Day 114 - this is the life
Crooked Spur hut —-> Royal hut 16km
Apart from a few lone clouds sitting lowly around the mountains, it was a gorgeously clear morning. The ground outside the hut and amongst the tussocks was frozen - the clear sky overnight had kept the temperature low enough for me to caterpillar my face with my sleeping bag for warmth.
John and I left the hut first around 8am and set off up through the tussocks towards the moon.
John is in his sixties but you’d think he was half that with the pace he makes going up hills. The trail was easy but climbed steadily through the tussock and then over skree for over an hour. He easily beat me to the top and I had to pretend my stops for breaths every ten minutes were pure scenery spotting.
Our roles reversed on the downhill however and I became the pacemaker as we set off down the skree.
The ground was thankfully still frozen at 10am.

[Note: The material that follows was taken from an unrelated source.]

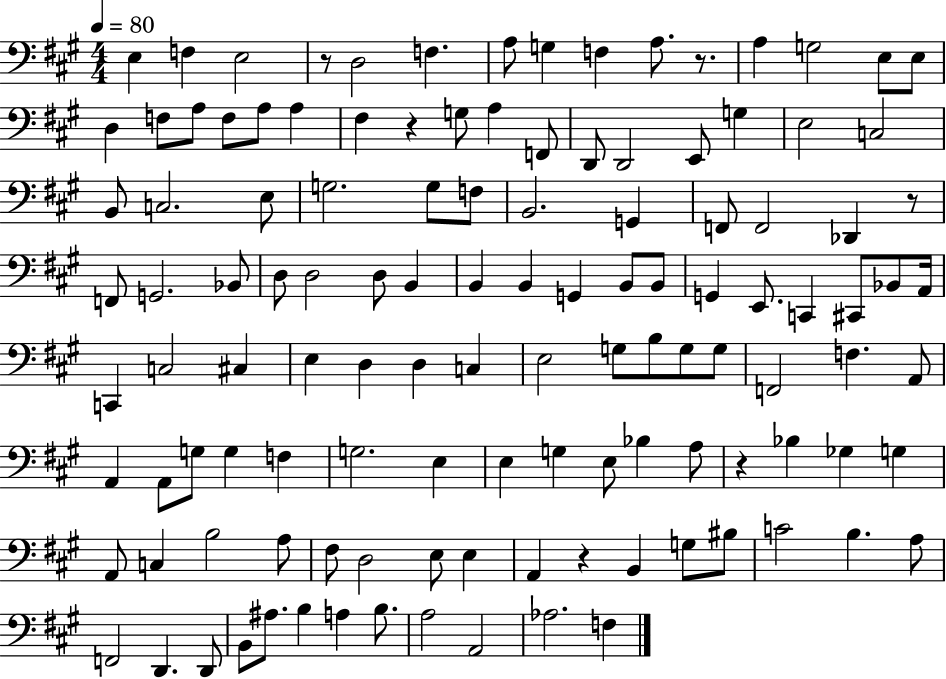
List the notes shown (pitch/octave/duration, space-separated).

E3/q F3/q E3/h R/e D3/h F3/q. A3/e G3/q F3/q A3/e. R/e. A3/q G3/h E3/e E3/e D3/q F3/e A3/e F3/e A3/e A3/q F#3/q R/q G3/e A3/q F2/e D2/e D2/h E2/e G3/q E3/h C3/h B2/e C3/h. E3/e G3/h. G3/e F3/e B2/h. G2/q F2/e F2/h Db2/q R/e F2/e G2/h. Bb2/e D3/e D3/h D3/e B2/q B2/q B2/q G2/q B2/e B2/e G2/q E2/e. C2/q C#2/e Bb2/e A2/s C2/q C3/h C#3/q E3/q D3/q D3/q C3/q E3/h G3/e B3/e G3/e G3/e F2/h F3/q. A2/e A2/q A2/e G3/e G3/q F3/q G3/h. E3/q E3/q G3/q E3/e Bb3/q A3/e R/q Bb3/q Gb3/q G3/q A2/e C3/q B3/h A3/e F#3/e D3/h E3/e E3/q A2/q R/q B2/q G3/e BIS3/e C4/h B3/q. A3/e F2/h D2/q. D2/e B2/e A#3/e. B3/q A3/q B3/e. A3/h A2/h Ab3/h. F3/q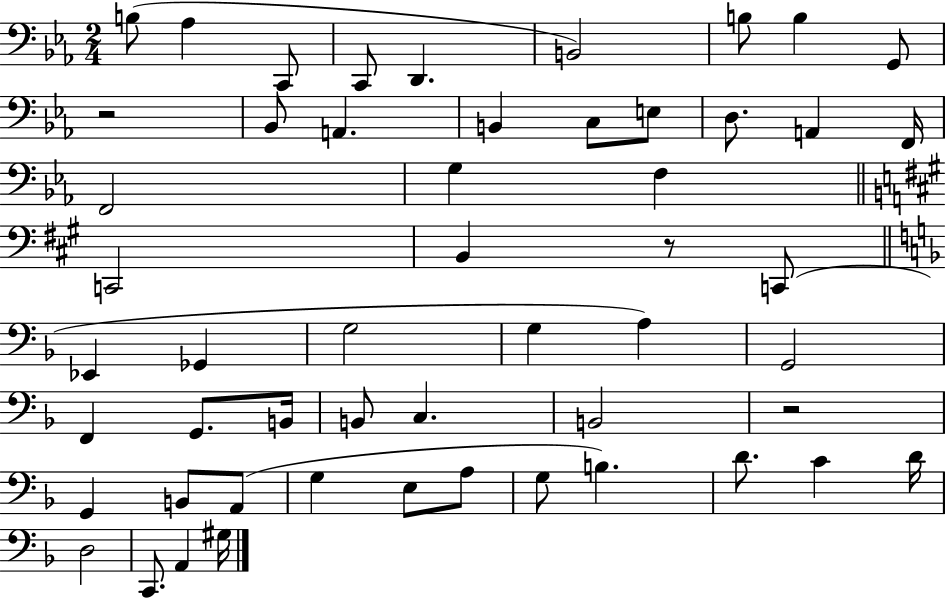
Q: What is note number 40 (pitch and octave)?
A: E3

The crunch underfoot much more welcome than the sloppy mud it would have been otherwise.
Stone hut, our intended lunch destination came into view across the river around 11.30am. The notes estimated that Crooked Spur to Stone at 5 hours, but we’d done it in 3 and a half… I couldn’t work out if I was walking faster than normal or if the notes were just wrong. I was certainly taking less breaks than usual.

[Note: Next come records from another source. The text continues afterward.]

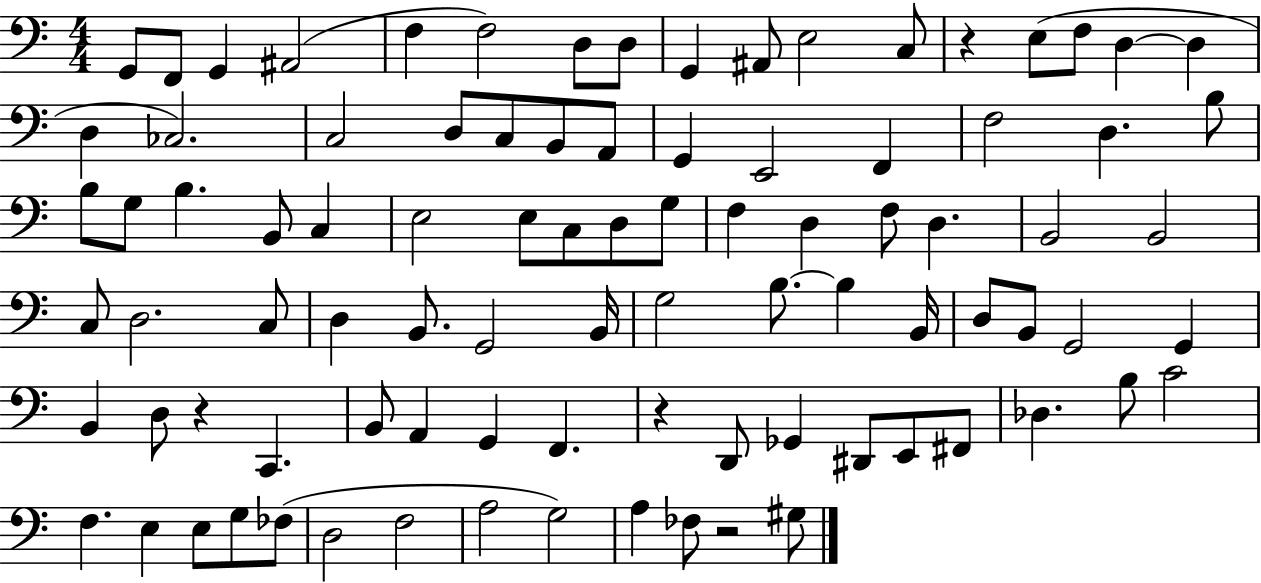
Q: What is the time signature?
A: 4/4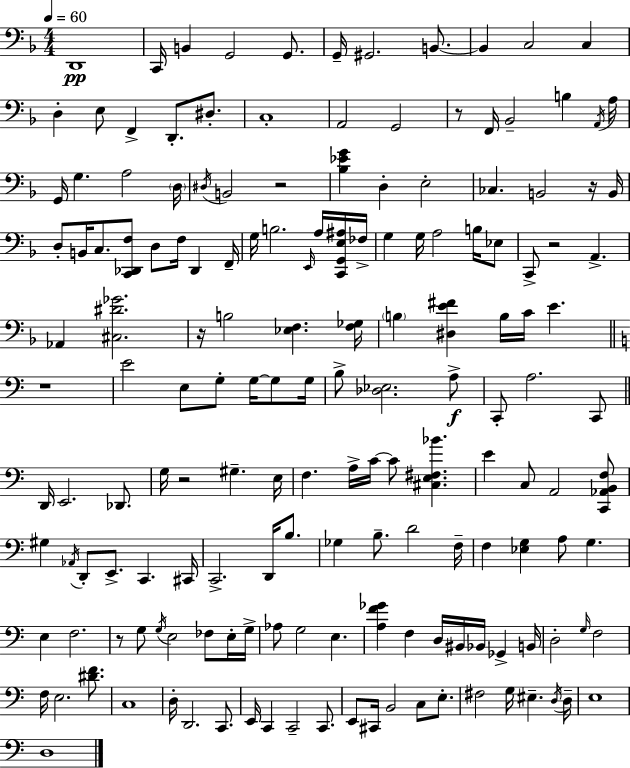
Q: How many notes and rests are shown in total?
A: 163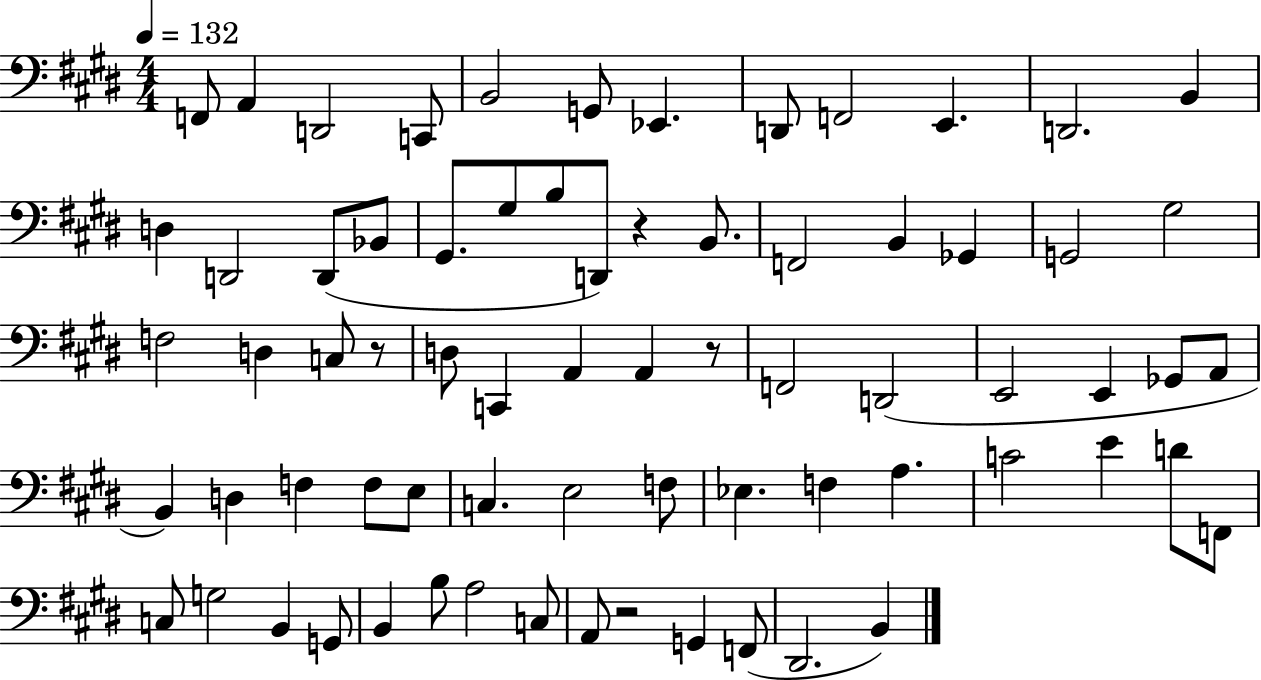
F2/e A2/q D2/h C2/e B2/h G2/e Eb2/q. D2/e F2/h E2/q. D2/h. B2/q D3/q D2/h D2/e Bb2/e G#2/e. G#3/e B3/e D2/e R/q B2/e. F2/h B2/q Gb2/q G2/h G#3/h F3/h D3/q C3/e R/e D3/e C2/q A2/q A2/q R/e F2/h D2/h E2/h E2/q Gb2/e A2/e B2/q D3/q F3/q F3/e E3/e C3/q. E3/h F3/e Eb3/q. F3/q A3/q. C4/h E4/q D4/e F2/e C3/e G3/h B2/q G2/e B2/q B3/e A3/h C3/e A2/e R/h G2/q F2/e D#2/h. B2/q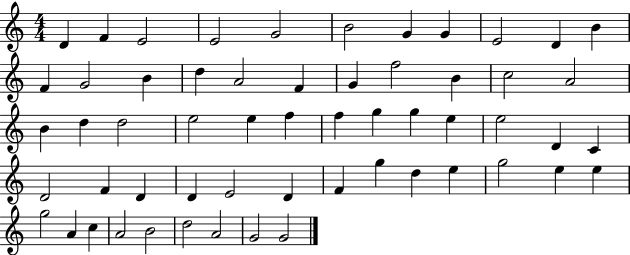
D4/q F4/q E4/h E4/h G4/h B4/h G4/q G4/q E4/h D4/q B4/q F4/q G4/h B4/q D5/q A4/h F4/q G4/q F5/h B4/q C5/h A4/h B4/q D5/q D5/h E5/h E5/q F5/q F5/q G5/q G5/q E5/q E5/h D4/q C4/q D4/h F4/q D4/q D4/q E4/h D4/q F4/q G5/q D5/q E5/q G5/h E5/q E5/q G5/h A4/q C5/q A4/h B4/h D5/h A4/h G4/h G4/h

We had an early lunch at Stone hut and sat out the back of the hut basking in the sunshine.
The afternoon’s trail was for the most part lovely. A bit of bush bashing through the giant tussocks but otherwise a gentle meander alongside the stream to reach Royal hut a few hours later.

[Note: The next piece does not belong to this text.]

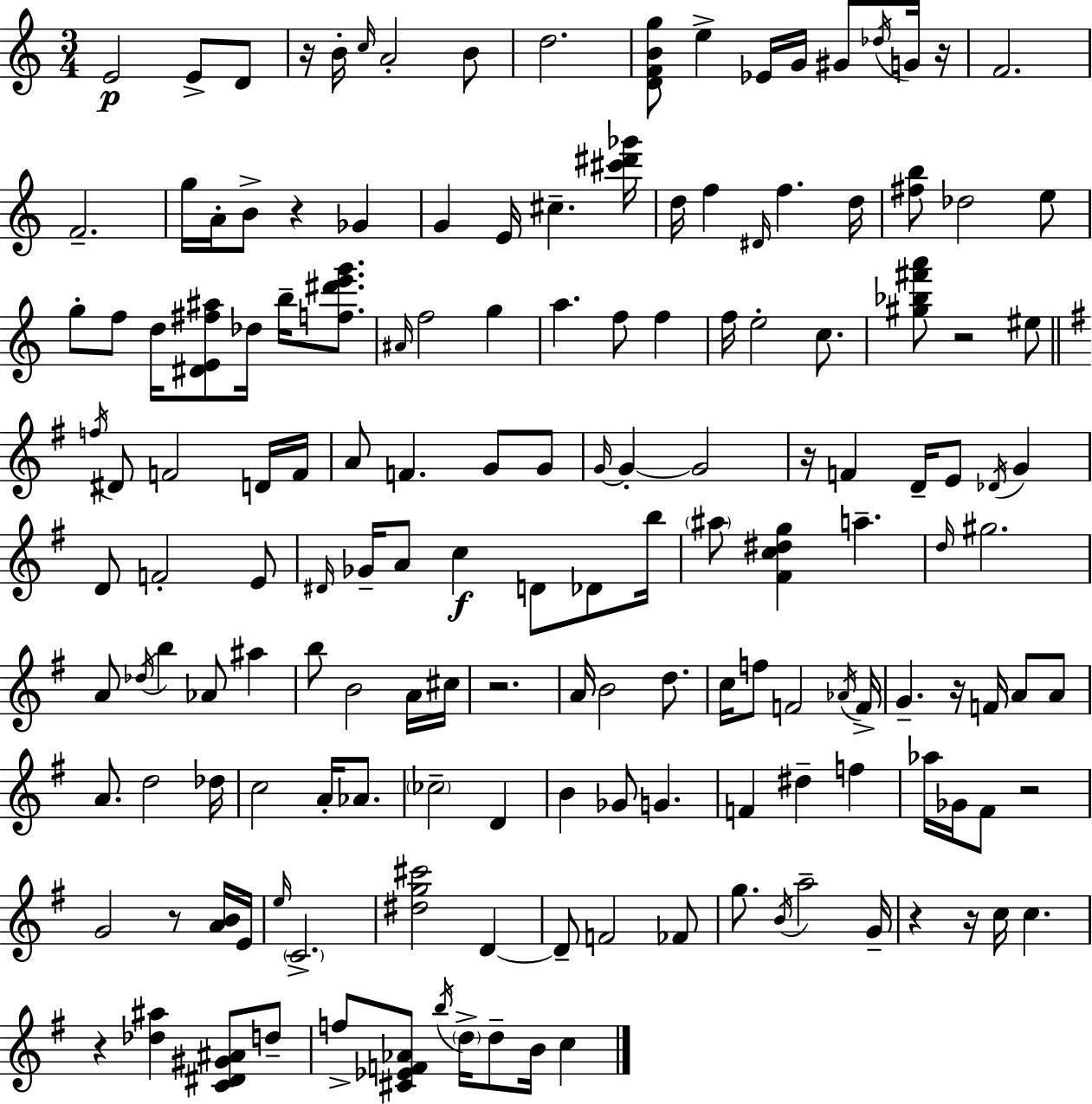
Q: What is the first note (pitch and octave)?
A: E4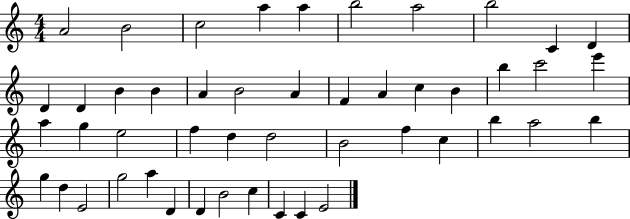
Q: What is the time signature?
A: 4/4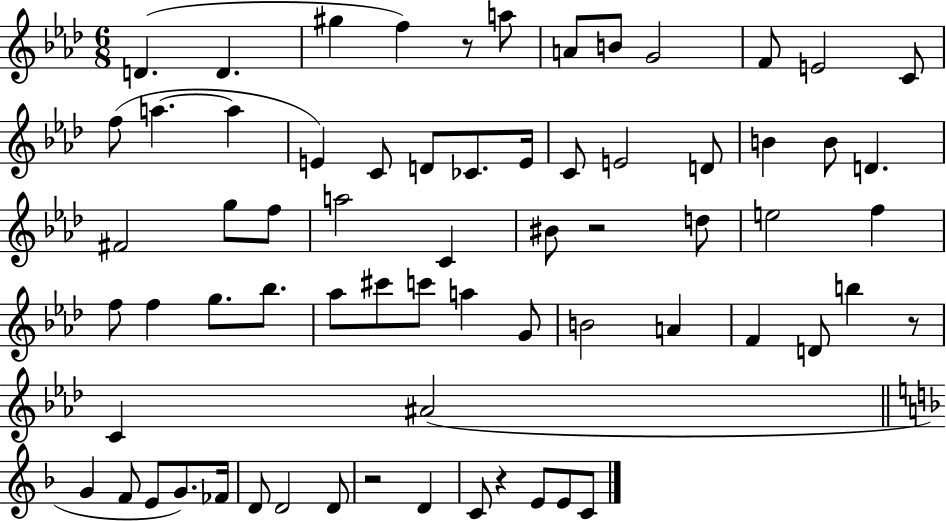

This landscape felt other worldly. Huts were placed on random flat bits of land that could have been stomped down by a giant potato masher. Maybe it was because the walking hours were wonderfully short but I was loving this section so far.
Like Crooked Spur, Royal hut was an old musterers hut dating back back to the 60s. It was so named as apparently King Charles and Princess Anne visited as children?! Steph had told me I could find their names on the door but after a good half an hour of looking I realised she was probably having me on…
A whole afternoon to relax, we dried our gear in the wind and I got a lot of blogging done. Two NOBOs Sarah and Jo turned up just as it was getting dark, they’d come over Stag Saddle that afternoon; our challenge for the morning. We swapped lots of stories of the trail so far and after hanging our food - we’d already heard the mice running around, I went to sleep slightly less cold than the night before.